Republic v Minister For Lands, Registrar Of Titles, Eco Bank Kenya Ltd, Faza Holdings Limited, Mohamed Abubakar Ex-Parte John Kagonye Ngururi [2013] KEHC 6149 (KLR)
Full Case Text
REPUBLIC OF KENYA
IN THE HIGH COURT OF KENYA AT NAIROBI
JUDICIAL REVIEW DIVISION
JR ELC CASE NO. 111 OF 2011
VERSUS
REGISTRAR OF TITLES .....................................2ND RESPONDENT
FAZA HOLDINGS LIMITED.......................2ND INTERESTED PARTY
EX-PARTE.................................................JOHN KAGONYE NGURURI
JUDGEMENT
Sometimes in 2002 Abubakar Mohamed Habib took a loan of Kshs.7. 5 million from the Bank. He charged his title L.R. No. 209/4356 to secure the said loan. Abubakar Mohamed Habib passed away on 17th June, 2007. He will henceforth be referred to as the deceased. According to the Bank, the deceased defaulted in the payment of the loan and consequently it exercised its statutory power of sale and sold the property to the Applicant.
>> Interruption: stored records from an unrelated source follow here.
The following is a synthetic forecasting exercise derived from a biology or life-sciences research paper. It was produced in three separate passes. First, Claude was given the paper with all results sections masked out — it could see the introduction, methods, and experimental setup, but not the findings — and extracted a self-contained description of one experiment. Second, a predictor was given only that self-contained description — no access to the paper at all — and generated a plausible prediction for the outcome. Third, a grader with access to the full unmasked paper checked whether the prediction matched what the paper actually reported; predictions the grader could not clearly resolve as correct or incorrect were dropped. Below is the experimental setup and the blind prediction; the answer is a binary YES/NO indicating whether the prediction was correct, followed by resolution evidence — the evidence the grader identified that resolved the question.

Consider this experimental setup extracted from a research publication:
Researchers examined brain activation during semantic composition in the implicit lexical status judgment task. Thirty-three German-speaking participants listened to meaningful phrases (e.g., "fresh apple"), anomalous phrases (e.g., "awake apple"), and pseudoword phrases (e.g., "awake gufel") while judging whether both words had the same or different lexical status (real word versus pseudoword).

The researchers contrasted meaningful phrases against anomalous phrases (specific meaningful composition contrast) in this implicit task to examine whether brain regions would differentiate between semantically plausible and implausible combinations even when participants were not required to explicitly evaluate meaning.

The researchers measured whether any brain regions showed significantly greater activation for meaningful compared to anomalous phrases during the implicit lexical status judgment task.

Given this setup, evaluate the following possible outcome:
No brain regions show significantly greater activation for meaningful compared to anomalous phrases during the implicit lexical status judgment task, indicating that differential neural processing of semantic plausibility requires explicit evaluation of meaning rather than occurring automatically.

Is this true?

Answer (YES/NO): YES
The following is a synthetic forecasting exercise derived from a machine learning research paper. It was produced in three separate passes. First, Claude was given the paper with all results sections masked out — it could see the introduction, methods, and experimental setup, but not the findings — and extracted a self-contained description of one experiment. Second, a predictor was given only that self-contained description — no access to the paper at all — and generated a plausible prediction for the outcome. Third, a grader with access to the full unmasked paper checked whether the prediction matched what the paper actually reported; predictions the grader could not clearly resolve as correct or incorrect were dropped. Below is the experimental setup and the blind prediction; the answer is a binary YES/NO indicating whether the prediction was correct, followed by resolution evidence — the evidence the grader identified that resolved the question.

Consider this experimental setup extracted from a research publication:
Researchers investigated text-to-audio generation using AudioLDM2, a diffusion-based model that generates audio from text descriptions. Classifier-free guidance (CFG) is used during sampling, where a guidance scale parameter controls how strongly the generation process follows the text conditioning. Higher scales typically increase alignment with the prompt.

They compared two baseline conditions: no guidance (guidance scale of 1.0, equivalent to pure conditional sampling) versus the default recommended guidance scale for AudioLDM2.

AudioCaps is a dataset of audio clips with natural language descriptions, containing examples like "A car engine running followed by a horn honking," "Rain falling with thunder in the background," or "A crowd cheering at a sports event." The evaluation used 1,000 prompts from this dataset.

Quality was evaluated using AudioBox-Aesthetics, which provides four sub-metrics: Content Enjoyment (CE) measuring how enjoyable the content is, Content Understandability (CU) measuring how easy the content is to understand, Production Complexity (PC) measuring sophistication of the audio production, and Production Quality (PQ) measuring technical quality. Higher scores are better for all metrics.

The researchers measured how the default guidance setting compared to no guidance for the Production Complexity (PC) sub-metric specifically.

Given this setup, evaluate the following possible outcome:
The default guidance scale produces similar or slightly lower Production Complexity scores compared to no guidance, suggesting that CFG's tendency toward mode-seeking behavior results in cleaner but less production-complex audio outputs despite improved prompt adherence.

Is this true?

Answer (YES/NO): YES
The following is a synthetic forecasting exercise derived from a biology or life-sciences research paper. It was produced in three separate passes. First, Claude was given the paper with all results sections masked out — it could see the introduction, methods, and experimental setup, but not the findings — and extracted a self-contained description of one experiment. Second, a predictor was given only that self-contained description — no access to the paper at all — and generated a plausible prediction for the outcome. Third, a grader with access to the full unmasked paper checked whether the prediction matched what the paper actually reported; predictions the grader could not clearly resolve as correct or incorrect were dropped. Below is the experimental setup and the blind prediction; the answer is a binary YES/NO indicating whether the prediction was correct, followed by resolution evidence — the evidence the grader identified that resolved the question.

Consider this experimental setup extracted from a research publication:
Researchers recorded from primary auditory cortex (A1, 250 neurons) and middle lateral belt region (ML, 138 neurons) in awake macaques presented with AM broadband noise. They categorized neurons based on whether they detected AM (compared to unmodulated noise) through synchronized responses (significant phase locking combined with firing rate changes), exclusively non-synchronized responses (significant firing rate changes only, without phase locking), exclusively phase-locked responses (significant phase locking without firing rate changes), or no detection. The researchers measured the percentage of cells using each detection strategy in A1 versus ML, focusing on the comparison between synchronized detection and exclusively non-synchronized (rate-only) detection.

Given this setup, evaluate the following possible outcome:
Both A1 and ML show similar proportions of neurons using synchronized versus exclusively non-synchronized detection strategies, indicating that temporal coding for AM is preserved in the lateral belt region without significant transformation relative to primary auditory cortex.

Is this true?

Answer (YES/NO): NO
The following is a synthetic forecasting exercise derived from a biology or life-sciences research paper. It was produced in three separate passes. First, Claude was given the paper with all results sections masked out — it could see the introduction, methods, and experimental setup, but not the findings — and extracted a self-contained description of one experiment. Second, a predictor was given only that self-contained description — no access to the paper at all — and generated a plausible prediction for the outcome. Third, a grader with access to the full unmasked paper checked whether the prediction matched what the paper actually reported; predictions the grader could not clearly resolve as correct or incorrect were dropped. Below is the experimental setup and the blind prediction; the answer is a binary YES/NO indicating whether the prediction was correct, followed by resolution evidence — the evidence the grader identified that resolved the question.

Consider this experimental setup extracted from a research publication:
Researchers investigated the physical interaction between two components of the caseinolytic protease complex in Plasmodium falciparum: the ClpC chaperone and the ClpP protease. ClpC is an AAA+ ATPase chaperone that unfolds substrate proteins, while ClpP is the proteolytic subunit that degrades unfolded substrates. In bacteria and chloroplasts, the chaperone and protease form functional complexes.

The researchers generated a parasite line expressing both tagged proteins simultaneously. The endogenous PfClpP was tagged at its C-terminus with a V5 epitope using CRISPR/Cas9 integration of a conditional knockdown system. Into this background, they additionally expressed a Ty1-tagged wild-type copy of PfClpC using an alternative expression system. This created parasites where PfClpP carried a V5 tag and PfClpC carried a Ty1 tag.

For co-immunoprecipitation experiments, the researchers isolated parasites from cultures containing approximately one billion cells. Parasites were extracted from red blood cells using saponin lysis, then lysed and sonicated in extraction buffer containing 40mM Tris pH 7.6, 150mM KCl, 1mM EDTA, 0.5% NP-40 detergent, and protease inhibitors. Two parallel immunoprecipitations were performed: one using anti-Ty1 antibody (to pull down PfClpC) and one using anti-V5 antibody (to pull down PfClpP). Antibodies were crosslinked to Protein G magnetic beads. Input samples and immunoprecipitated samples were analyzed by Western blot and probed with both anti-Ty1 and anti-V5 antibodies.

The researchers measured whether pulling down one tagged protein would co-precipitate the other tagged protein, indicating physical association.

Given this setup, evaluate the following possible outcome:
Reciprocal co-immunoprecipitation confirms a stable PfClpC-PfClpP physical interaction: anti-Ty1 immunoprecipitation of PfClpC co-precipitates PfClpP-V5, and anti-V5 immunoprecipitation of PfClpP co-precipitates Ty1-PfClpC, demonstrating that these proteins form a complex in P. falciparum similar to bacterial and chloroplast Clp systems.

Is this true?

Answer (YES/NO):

The property was subsequently transferred to the Applicant by the Bank through a transfer dated 15th December, 2008. On 31st December, 2008 the following entries were made in the lease:-
3. Transfer to John Kagonye Ngururi for kshs.60,500,000/= (Freed and discharged from all liabilities).”
“Caveat by the Senior Registrar of Titles claiming an interest under Section 65(1)(f).”
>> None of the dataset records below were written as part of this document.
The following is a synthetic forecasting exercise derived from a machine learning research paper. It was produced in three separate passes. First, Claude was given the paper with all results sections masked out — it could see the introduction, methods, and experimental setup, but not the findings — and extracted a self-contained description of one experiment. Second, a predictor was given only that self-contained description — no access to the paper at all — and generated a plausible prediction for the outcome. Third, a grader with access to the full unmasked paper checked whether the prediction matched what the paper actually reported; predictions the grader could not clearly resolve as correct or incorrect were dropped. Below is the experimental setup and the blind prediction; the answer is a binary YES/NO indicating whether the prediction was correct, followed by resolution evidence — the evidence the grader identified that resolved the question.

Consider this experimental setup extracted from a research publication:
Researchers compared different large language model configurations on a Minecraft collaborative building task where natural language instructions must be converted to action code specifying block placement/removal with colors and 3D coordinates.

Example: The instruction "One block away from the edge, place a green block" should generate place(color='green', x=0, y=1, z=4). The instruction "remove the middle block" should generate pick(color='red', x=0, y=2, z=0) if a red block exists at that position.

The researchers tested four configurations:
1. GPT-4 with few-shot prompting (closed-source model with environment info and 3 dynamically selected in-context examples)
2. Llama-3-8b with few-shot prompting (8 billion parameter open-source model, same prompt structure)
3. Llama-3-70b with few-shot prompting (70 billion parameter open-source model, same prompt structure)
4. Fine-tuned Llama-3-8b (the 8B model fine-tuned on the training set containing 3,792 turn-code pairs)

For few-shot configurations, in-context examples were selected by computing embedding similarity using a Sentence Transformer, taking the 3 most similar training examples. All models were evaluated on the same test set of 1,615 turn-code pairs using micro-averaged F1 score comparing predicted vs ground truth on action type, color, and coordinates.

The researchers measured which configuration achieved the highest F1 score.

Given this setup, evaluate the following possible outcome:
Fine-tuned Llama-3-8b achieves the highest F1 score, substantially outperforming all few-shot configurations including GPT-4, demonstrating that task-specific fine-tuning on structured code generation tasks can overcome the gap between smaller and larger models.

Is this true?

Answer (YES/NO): NO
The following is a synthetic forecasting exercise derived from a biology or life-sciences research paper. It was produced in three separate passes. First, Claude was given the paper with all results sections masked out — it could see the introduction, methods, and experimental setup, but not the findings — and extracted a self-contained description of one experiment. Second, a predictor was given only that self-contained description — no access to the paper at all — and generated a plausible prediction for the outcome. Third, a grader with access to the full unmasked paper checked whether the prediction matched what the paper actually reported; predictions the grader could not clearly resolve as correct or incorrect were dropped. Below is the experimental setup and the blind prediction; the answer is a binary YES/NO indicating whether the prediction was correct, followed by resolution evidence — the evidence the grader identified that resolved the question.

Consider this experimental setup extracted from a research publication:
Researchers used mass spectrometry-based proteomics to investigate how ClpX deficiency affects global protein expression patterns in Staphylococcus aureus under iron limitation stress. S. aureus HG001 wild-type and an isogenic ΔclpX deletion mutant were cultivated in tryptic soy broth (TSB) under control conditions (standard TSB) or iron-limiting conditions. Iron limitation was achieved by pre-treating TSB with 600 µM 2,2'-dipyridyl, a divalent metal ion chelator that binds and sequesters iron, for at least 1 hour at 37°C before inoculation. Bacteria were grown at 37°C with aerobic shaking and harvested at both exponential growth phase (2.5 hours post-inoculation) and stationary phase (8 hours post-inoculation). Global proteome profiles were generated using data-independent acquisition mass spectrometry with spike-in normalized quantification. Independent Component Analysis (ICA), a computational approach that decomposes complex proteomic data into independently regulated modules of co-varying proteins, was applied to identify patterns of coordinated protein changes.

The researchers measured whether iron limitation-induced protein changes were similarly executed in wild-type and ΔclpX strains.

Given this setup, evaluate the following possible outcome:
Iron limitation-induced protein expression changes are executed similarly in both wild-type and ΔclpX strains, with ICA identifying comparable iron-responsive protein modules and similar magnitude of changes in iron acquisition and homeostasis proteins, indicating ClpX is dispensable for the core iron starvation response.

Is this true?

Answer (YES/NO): NO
“Entries No. 2 and 3 above expunged vide Ministerial direction Reference MIN/MOL/GEN/VOL II (199) dated 16th June, 2011. ”
“1. An order of CERTIORARI do issue to remove into the High Court and quash the 1st Respondent’s decision and ministerial direction Reference MIN/MOL/GEN/VOL II (199) dated 16TH June, 2011 directing the 2nd respondent to expunge entries number 2 and 3 from Grant No. 114860, Land Reference No. 209/4356 being a Replacement of Charge by EABS Bank Ltd (formerly Akiba Bank Ltd) for kshs.7,500,000/= and a Transfer to John Kagonye Ngururi (the Applicant) for kshs.60,500,000/= respectively, registered as entry number 7 in the said Grant.
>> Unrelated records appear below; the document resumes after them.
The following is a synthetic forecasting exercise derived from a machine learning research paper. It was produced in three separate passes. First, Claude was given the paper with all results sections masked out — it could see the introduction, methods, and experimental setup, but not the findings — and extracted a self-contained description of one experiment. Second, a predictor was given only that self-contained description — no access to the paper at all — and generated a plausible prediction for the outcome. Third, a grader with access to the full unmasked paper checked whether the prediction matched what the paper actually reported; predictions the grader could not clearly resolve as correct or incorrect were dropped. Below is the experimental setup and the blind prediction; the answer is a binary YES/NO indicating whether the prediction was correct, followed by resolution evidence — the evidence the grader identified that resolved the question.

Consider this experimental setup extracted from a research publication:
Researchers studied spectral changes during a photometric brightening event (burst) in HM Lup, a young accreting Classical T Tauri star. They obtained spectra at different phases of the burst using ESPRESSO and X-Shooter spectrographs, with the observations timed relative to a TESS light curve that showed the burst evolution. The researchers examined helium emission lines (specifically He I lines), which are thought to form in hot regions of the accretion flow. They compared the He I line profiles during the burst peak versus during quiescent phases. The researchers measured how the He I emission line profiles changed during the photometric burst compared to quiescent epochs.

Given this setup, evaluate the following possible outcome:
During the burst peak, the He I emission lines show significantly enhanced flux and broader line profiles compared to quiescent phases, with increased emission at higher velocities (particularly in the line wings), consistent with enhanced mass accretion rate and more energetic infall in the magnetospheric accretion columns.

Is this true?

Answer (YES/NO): NO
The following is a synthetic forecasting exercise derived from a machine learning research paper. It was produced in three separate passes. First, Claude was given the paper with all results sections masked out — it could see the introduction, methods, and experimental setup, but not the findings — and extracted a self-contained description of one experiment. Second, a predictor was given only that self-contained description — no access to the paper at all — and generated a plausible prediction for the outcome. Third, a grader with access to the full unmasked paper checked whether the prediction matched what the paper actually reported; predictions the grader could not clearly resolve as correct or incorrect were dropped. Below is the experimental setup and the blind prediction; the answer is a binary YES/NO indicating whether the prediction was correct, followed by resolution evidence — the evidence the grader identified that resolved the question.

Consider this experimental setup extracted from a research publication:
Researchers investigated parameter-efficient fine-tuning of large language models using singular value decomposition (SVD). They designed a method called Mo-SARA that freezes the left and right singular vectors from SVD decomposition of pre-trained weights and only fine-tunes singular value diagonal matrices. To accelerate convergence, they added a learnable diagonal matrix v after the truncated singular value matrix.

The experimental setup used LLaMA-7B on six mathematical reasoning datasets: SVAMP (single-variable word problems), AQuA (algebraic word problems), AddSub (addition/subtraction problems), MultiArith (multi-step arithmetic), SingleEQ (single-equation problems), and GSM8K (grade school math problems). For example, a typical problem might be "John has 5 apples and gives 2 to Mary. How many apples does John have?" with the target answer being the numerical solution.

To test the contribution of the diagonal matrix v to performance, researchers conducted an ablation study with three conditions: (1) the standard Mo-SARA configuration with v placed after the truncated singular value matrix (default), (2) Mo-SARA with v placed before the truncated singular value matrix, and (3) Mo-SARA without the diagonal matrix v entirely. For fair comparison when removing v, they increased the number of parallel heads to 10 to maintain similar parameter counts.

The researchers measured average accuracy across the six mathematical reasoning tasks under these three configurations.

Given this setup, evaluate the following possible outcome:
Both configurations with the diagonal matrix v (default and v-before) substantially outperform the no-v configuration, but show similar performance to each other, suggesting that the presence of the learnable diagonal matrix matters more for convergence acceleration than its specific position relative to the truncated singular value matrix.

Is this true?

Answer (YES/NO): YES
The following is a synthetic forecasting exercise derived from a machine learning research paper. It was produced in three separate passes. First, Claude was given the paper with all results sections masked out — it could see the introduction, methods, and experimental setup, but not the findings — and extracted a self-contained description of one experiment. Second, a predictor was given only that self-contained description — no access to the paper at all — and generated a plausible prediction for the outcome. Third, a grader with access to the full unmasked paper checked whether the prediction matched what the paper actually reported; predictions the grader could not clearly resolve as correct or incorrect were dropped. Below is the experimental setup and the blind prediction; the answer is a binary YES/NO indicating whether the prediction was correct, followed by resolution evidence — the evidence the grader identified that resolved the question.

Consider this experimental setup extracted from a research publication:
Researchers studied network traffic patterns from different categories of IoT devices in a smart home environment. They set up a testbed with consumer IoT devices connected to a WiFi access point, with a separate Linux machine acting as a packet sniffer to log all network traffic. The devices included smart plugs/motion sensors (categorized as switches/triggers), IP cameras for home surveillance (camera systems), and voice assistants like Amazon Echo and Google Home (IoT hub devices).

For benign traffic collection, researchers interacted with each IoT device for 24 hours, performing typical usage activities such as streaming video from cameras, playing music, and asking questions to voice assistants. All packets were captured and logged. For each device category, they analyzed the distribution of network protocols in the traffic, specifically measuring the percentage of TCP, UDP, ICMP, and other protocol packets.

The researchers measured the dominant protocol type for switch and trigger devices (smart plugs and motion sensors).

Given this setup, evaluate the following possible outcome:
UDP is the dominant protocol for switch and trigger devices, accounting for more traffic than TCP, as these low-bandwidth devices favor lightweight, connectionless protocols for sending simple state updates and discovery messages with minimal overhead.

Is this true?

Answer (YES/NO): YES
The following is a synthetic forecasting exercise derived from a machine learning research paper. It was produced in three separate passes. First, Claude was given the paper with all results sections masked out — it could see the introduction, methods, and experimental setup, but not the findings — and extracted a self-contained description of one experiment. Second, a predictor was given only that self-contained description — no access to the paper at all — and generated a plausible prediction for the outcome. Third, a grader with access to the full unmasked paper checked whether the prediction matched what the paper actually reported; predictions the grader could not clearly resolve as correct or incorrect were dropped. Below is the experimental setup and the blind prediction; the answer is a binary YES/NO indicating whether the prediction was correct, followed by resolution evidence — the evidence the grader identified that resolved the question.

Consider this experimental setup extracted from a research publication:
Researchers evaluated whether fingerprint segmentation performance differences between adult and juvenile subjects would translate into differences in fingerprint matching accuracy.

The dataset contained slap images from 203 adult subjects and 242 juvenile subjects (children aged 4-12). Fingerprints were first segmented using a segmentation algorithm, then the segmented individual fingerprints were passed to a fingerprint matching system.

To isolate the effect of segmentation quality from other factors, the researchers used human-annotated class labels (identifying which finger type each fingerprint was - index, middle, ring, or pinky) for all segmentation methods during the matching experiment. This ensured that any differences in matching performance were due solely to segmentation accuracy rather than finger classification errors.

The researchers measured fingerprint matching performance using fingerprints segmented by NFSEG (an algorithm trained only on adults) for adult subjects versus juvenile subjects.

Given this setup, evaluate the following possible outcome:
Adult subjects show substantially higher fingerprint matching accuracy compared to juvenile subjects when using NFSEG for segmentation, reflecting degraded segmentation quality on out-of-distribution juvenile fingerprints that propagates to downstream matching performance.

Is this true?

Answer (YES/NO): YES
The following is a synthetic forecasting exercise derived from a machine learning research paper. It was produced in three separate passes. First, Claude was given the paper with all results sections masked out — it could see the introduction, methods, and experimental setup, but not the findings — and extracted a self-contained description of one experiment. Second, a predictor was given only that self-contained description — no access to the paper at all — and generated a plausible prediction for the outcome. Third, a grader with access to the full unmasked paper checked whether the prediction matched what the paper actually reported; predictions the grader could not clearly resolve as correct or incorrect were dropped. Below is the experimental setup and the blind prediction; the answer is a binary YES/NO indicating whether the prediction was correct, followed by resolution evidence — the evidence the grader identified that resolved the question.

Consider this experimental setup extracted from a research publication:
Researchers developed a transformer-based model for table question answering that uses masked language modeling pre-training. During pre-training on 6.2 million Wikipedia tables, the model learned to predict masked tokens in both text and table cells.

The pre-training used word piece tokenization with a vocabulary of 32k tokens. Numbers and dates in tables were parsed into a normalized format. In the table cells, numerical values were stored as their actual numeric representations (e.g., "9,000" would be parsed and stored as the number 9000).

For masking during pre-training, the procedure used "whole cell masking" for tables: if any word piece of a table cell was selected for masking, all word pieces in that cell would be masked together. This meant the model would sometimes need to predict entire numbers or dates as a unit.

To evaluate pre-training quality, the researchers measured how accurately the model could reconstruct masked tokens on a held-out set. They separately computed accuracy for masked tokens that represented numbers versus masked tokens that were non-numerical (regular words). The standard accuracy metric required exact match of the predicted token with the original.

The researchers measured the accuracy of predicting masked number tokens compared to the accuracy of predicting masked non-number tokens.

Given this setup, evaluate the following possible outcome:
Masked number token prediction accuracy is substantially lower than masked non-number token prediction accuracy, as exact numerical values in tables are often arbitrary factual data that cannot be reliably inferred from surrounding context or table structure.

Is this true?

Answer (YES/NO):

An order of PROHIBITION do issue to prohibit the 1st and 2nd Respondents from making or causing to be made any entries in Grant No. 114860, Land Reference No. 209/4356 which interfere with the applicant’s proprietorship and ownership of the said property.
According to the statutory statement dated 15th December, 2011 the grounds upon which the reliefs are sought are:-
The 1st Respondent’s ministerial direction, Reference MIN/MOL/GEN/VOL II (199) dated 16TH June 2011 registered as entry number 7 in Grant No. I.R. 114860 on 25th June 2011 was made without jurisdiction.
Proper and prescribed procedures as set out in the Registration of Titles Act Cap 281 Laws of Kenya were not followed in cancelling the Replacement of Charge by EABS Bank Ltd (formerly Akiba Bank Ltd) and the Transfer to John Kagonye Ngururi (the Applicant) in Grant No. 114860.
The 1st Respondent’s ministerial direction aforesaid and the registration thereof by the 2nd Respondent in Grant No. 114860 are an abuse of power.
The Respondents’ decisions and actions are subjudice and they have the effect of determining the matters in issue in Nairobi Milimani HCCC No. 153 of 2001 and Court of Appeal Nairobi Civil Application No. Nai. 123 of 2011.
Such other and further reasons to be adduced at the hearing thereof.”
The Bank supported the application through a replying affidavit sworn by its Legal officer, Ms Caroline Mbenge, on 8th May, 2012. In summary the Bank’s case is that by a charge dated 17th November, 1996 and a supplementary charge dated 17th September, 1997 the deceased charged the property in question to Akiba Bank Limited now Eco Bank Kenya Limited. The deceased defaulted on his loan and in June, 2000 the Bank served him with a statutory notice of its intention to sell the property to recover the outstanding loan. After receiving the statutory notice the deceased filed High Court Civil Case Number 153 of 2001 ABUBAKAR M. HABIB v AKIBA BANK LIMITEDand obtained an interim injunction restraining the Bank from selling the property. After the deceased passed away on 17th June, 2007 one year lapsed without any application being made to the Court by the deceased’s personal representative to be made a party to the suit. The suit together with the interim orders therefore abated on 17th June, 2008. The Bank decided to exercise its statutory power of sale on the basis of the statutory notice issued to the deceased in 2000. By private treaty the Bank in September, 2008 sold the property for kshs.60,5000,000/= to the Applicant. The bank later learned that the Minister and the Registrar had without seeking clarifications from it, expunged entries of a replacement charge and the statutory sale from the lease so that the property could revert back to the estate of the deceased. The Bank averred that the Minister and the Registrar did not have the legal authority to expunge the said entries and it is only a court which can give such orders.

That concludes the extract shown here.